=== Recorded information ===
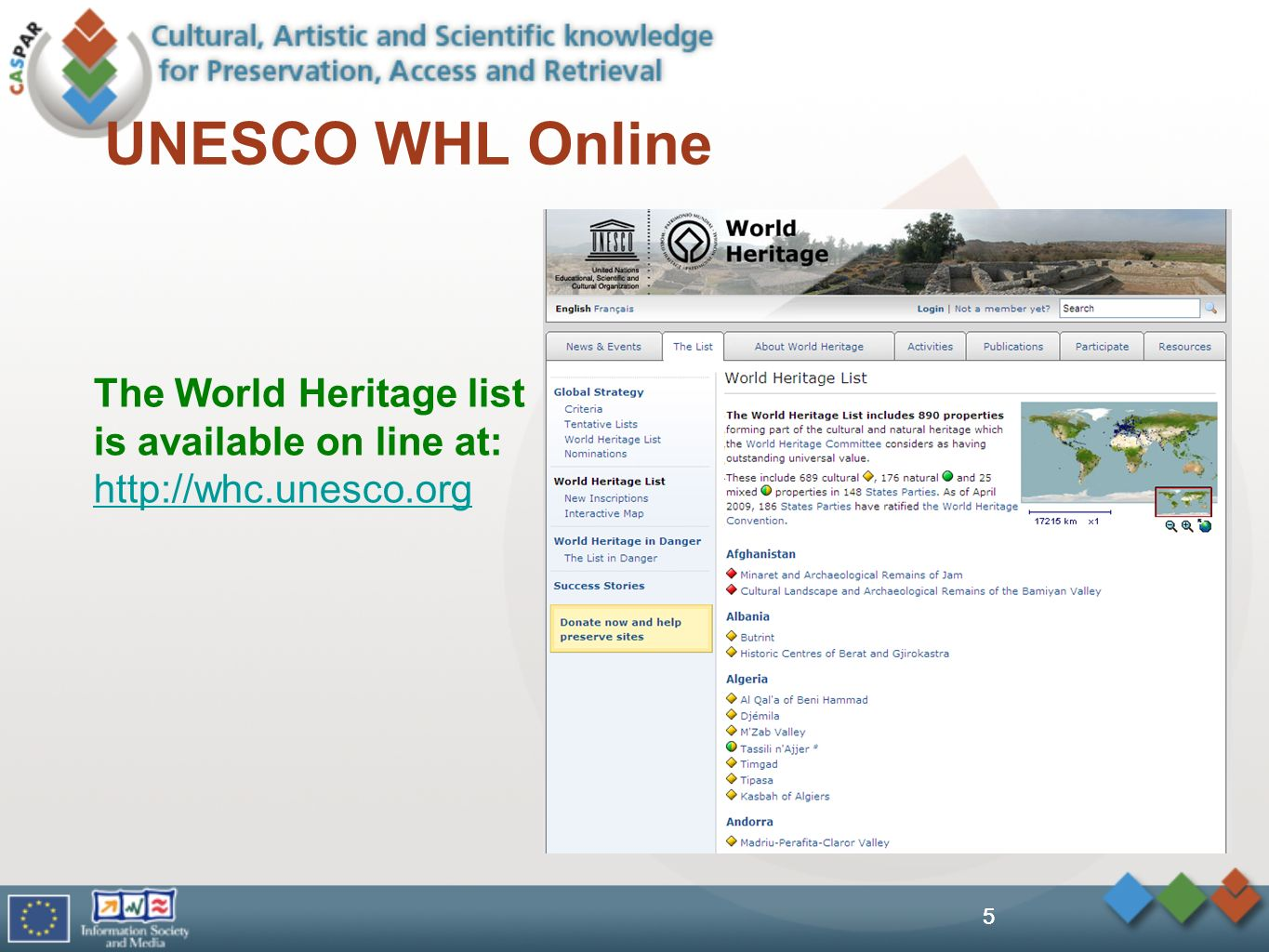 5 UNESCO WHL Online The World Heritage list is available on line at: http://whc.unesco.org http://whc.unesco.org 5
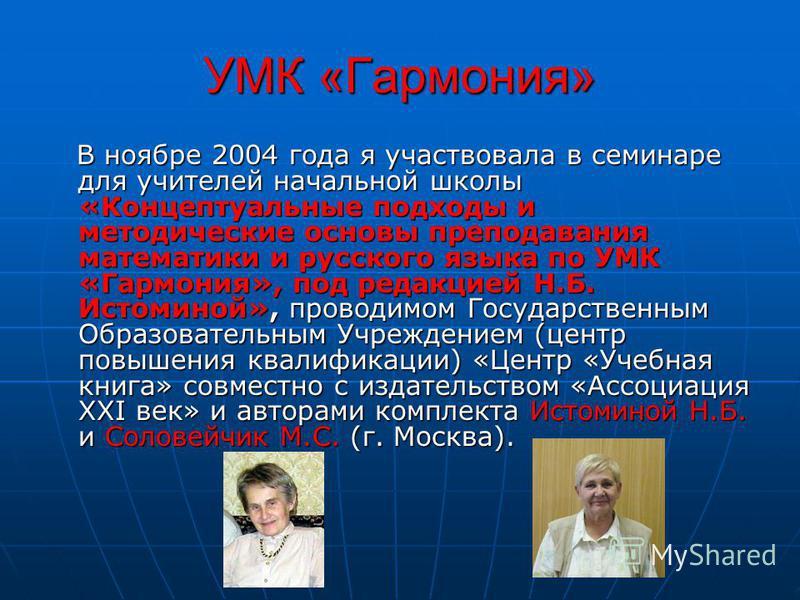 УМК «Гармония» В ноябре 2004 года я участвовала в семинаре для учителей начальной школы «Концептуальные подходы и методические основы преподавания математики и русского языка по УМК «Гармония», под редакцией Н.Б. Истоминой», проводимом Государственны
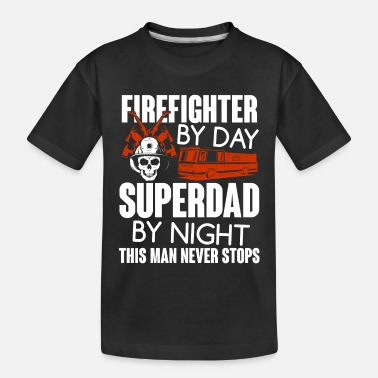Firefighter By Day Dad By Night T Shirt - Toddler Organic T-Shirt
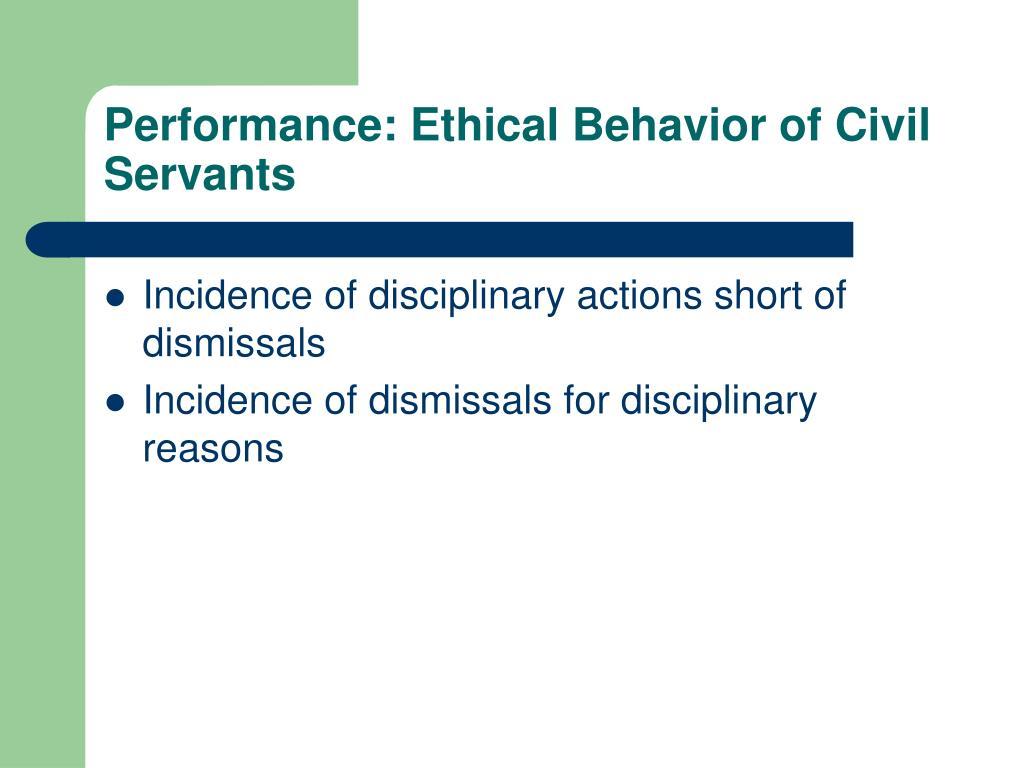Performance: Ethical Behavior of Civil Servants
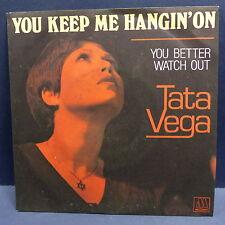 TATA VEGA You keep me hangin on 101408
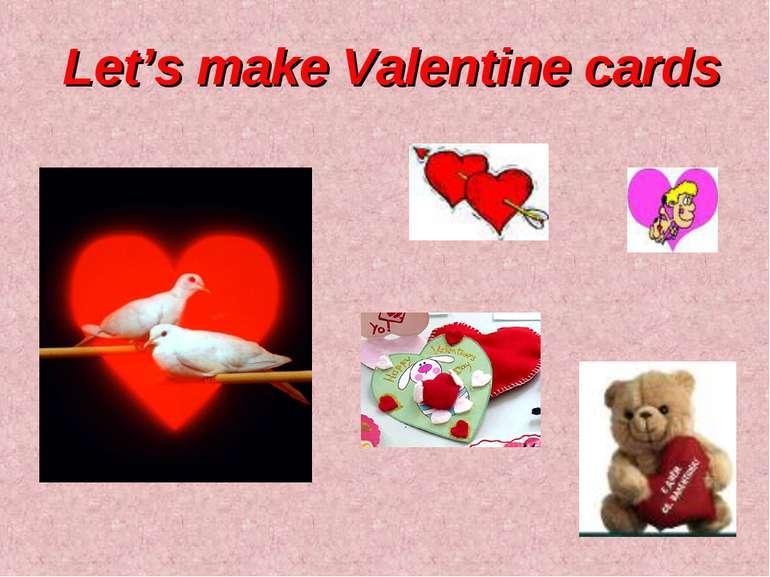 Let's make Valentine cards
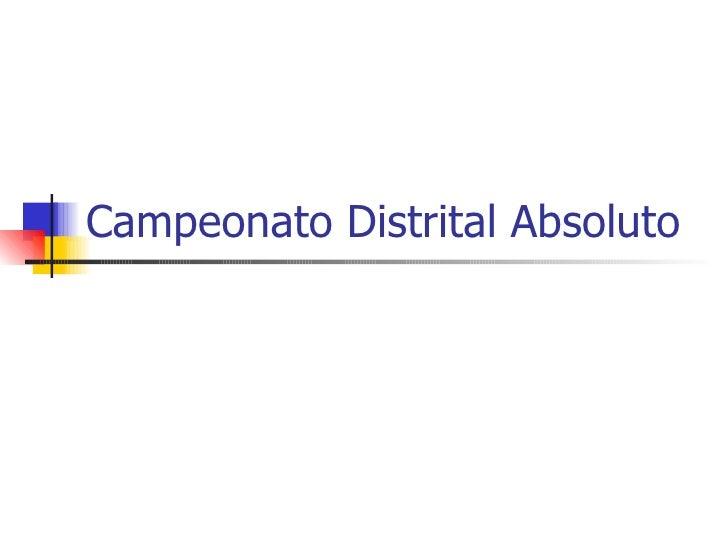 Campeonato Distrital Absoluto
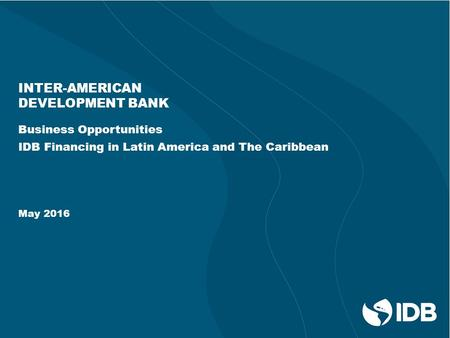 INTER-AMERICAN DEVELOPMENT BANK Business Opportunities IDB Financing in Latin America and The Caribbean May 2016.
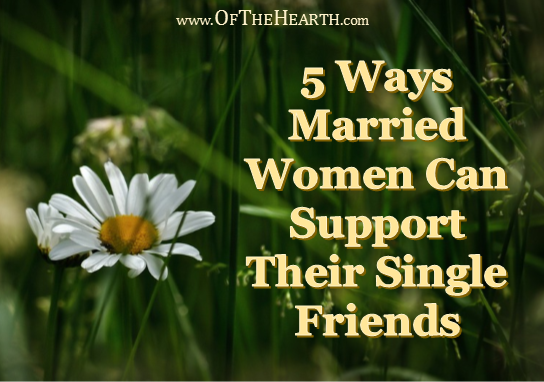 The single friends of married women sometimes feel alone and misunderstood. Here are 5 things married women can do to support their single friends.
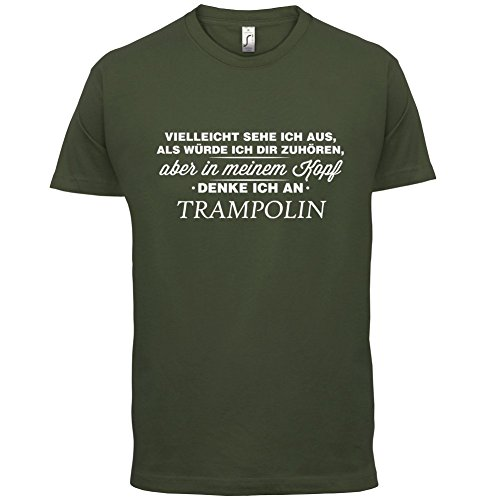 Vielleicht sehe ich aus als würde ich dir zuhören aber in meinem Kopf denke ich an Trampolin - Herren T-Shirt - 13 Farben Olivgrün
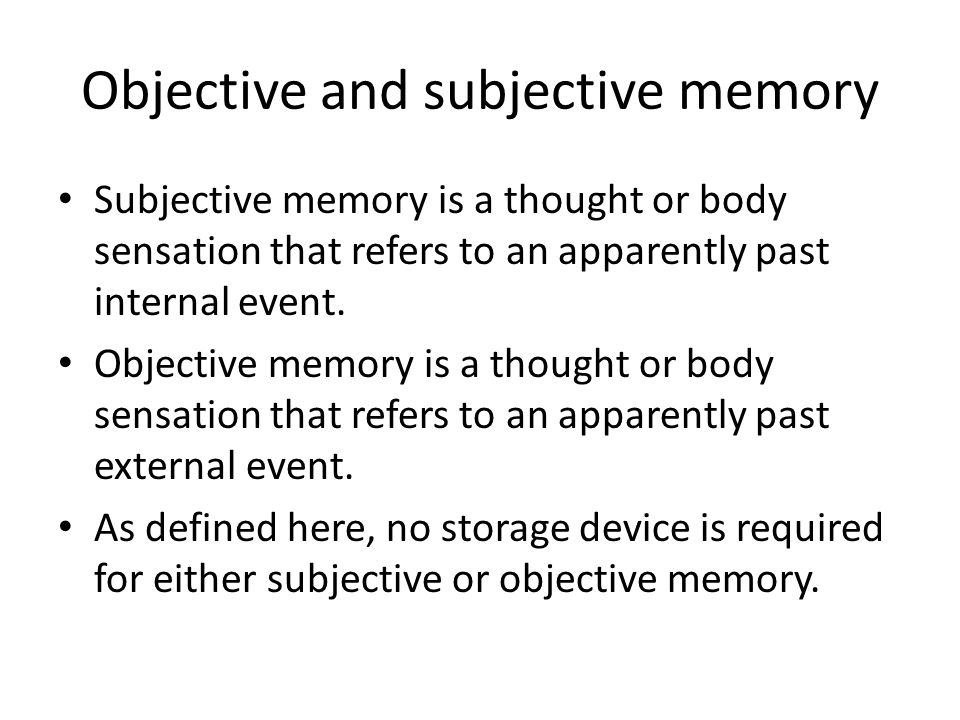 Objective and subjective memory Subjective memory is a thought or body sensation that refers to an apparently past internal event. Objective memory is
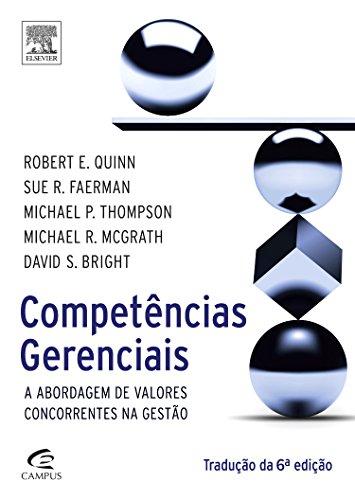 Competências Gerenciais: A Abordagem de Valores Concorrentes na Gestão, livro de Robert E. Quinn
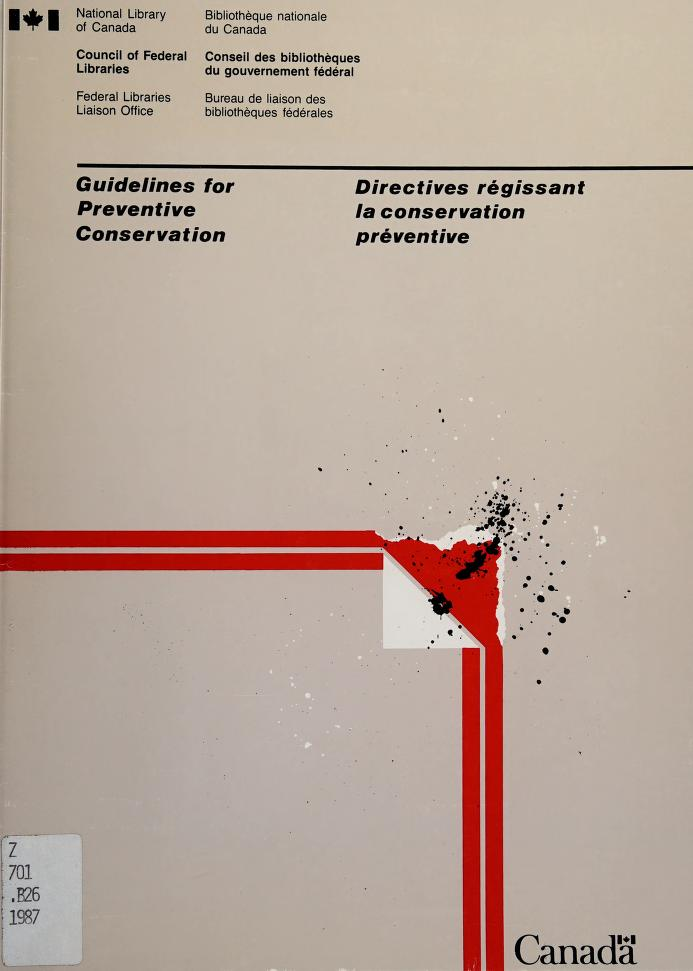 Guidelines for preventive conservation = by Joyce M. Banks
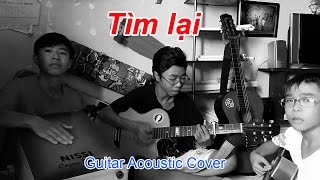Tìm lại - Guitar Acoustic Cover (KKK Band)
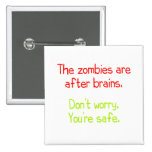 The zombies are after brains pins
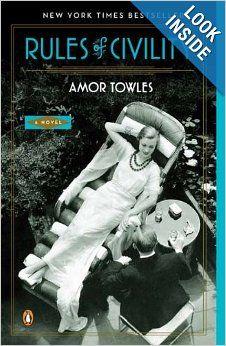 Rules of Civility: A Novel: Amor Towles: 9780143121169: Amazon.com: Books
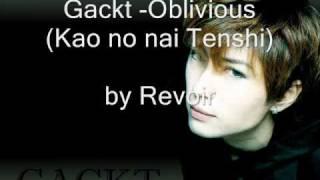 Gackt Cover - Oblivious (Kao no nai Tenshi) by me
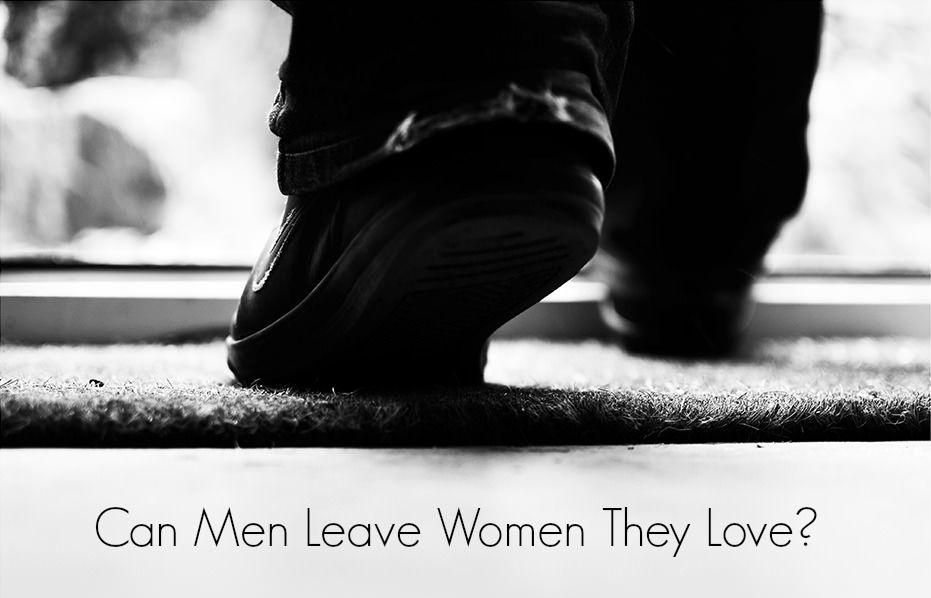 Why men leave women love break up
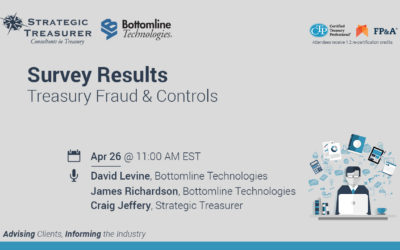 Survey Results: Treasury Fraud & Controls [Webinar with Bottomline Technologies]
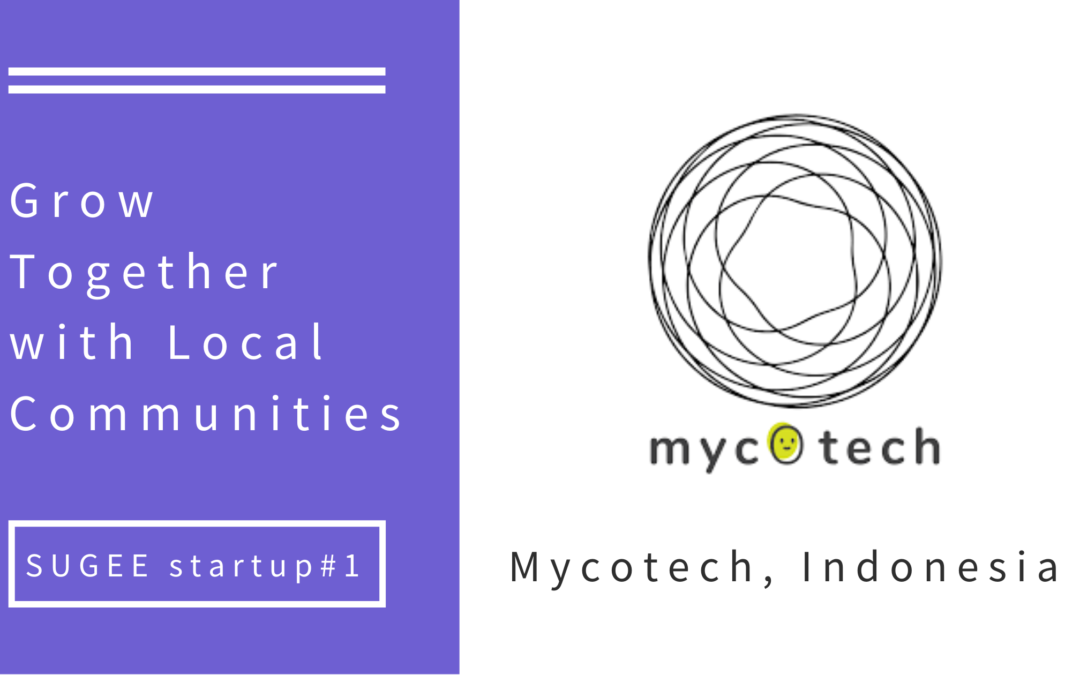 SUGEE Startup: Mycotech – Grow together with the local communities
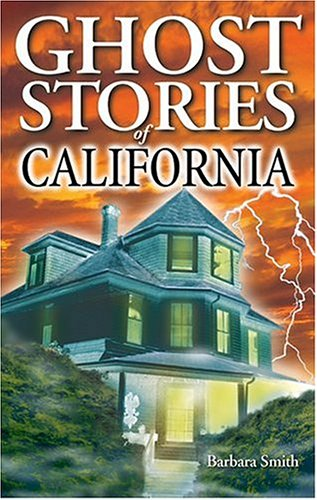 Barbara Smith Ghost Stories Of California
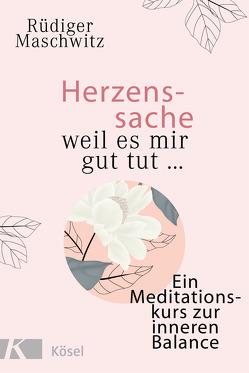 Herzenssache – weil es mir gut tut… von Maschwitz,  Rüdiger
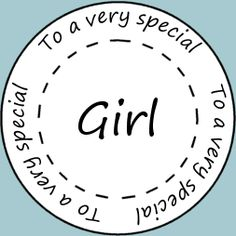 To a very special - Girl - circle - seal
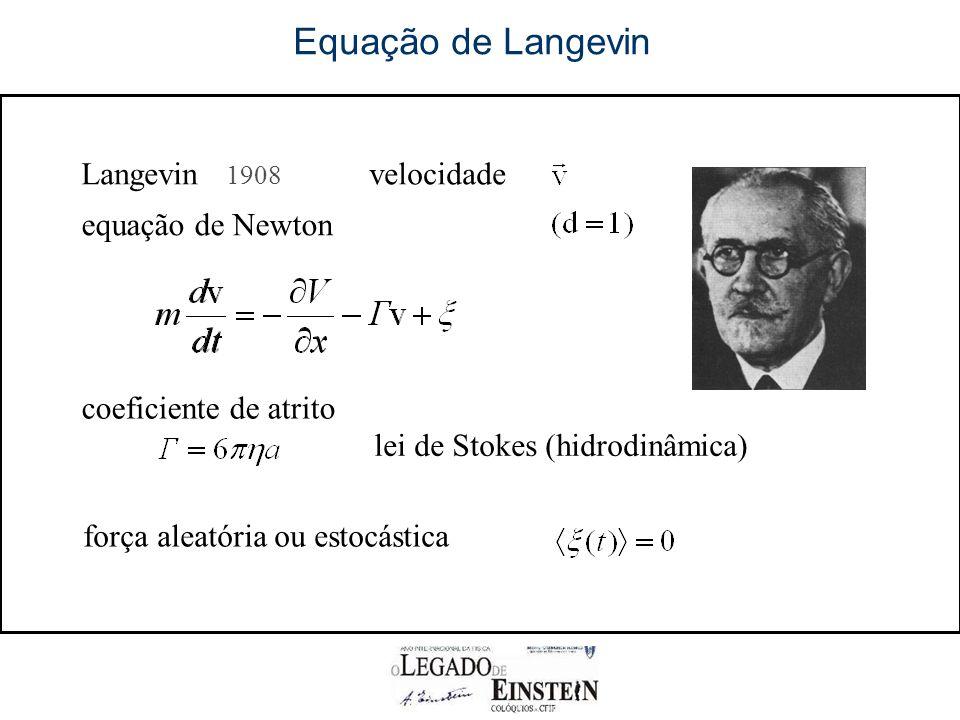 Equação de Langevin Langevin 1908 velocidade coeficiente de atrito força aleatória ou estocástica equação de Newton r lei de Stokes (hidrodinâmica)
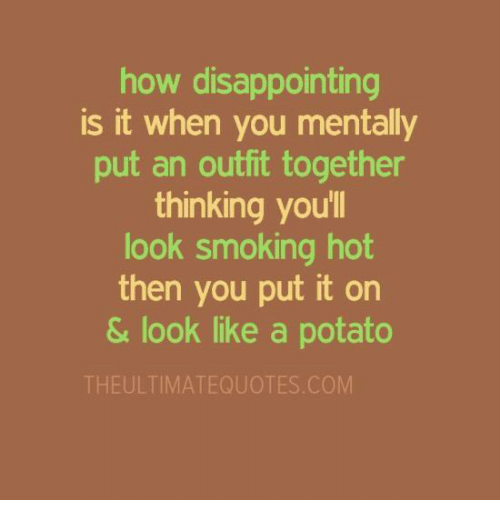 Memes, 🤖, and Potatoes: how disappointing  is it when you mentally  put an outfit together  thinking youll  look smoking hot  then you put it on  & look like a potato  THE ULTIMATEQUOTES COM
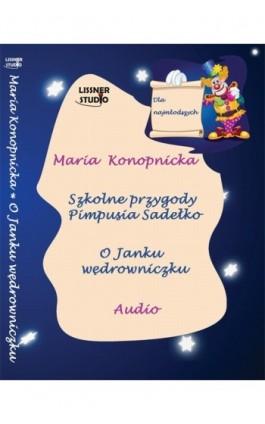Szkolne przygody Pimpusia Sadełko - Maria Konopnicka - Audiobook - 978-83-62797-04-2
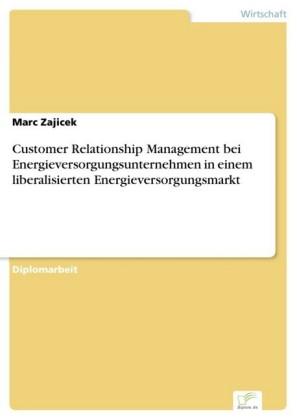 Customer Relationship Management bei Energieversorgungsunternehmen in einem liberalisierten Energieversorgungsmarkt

=== What is expected ===
Print exactly the lines running from the start of the entries above to the line with "The single friends", both included; leave out any pictures.

=== Response to this task ===
 5 UNESCO WHL Online The World Heritage list is available on line at: http://whc.unesco.org http://whc.unesco.org 5
 УМК «Гармония» В ноябре 2004 года я участвовала в семинаре для учителей начальной школы «Концептуальные подходы и методические основы преподавания математики и русского языка по УМК «Гармония», под редакцией Н.Б. Истоминой», проводимом Государственны
Firefighter By Day Dad By Night T Shirt - Toddler Organic T-Shirt
Performance: Ethical Behavior of Civil Servants
 TATA VEGA You keep me hangin on 101408
 Let's make Valentine cards
 Campeonato Distrital Absoluto
 INTER-AMERICAN DEVELOPMENT BANK Business Opportunities IDB Financing in Latin America and The Caribbean May 2016.
 The single friends of married women sometimes feel alone and misunderstood. Here are 5 things married women can do to support their single friends.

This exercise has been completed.